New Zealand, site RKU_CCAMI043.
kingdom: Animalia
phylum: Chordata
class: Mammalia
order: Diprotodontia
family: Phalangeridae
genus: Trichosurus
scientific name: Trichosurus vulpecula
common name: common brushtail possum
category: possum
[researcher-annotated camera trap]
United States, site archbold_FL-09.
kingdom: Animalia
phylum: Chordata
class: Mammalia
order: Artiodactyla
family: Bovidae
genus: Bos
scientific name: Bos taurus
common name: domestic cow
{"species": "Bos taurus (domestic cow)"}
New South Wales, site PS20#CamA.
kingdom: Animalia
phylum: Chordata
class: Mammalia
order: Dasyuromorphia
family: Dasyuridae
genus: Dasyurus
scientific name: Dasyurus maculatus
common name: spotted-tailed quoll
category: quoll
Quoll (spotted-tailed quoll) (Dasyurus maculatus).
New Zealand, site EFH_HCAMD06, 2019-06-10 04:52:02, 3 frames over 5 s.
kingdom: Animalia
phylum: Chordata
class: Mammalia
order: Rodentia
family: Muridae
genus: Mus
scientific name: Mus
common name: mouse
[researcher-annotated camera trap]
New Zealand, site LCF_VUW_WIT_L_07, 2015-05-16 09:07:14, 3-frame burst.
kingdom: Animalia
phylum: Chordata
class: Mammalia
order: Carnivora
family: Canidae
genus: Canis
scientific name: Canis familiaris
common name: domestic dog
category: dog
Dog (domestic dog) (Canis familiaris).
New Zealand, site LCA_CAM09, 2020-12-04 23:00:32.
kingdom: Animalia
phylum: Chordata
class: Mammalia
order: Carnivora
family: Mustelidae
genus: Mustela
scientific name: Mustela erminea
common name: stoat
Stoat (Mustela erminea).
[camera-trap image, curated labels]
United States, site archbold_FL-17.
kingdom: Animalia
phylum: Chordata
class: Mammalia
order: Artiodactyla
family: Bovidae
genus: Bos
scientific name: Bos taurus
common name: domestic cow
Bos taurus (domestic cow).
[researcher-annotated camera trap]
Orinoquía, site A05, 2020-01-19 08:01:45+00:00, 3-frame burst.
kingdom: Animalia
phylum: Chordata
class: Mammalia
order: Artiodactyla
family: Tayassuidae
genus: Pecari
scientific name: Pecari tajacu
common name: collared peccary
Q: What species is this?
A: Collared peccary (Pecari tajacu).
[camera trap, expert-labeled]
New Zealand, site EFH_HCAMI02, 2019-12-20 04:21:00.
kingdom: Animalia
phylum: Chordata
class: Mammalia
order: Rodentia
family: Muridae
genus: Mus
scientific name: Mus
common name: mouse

***

ASSIGNED TASK. In the preceding material, find each line holding the word "Zealand" and copy it out.

SOLVED EXERCISE.
New Zealand, site RKU_CCAMI043.
New Zealand, site EFH_HCAMD06, 2019-06-10 04:52:02, 3 frames over 5 s.
New Zealand, site LCF_VUW_WIT_L_07, 2015-05-16 09:07:14, 3-frame burst.
New Zealand, site LCA_CAM09, 2020-12-04 23:00:32.
New Zealand, site EFH_HCAMI02, 2019-12-20 04:21:00.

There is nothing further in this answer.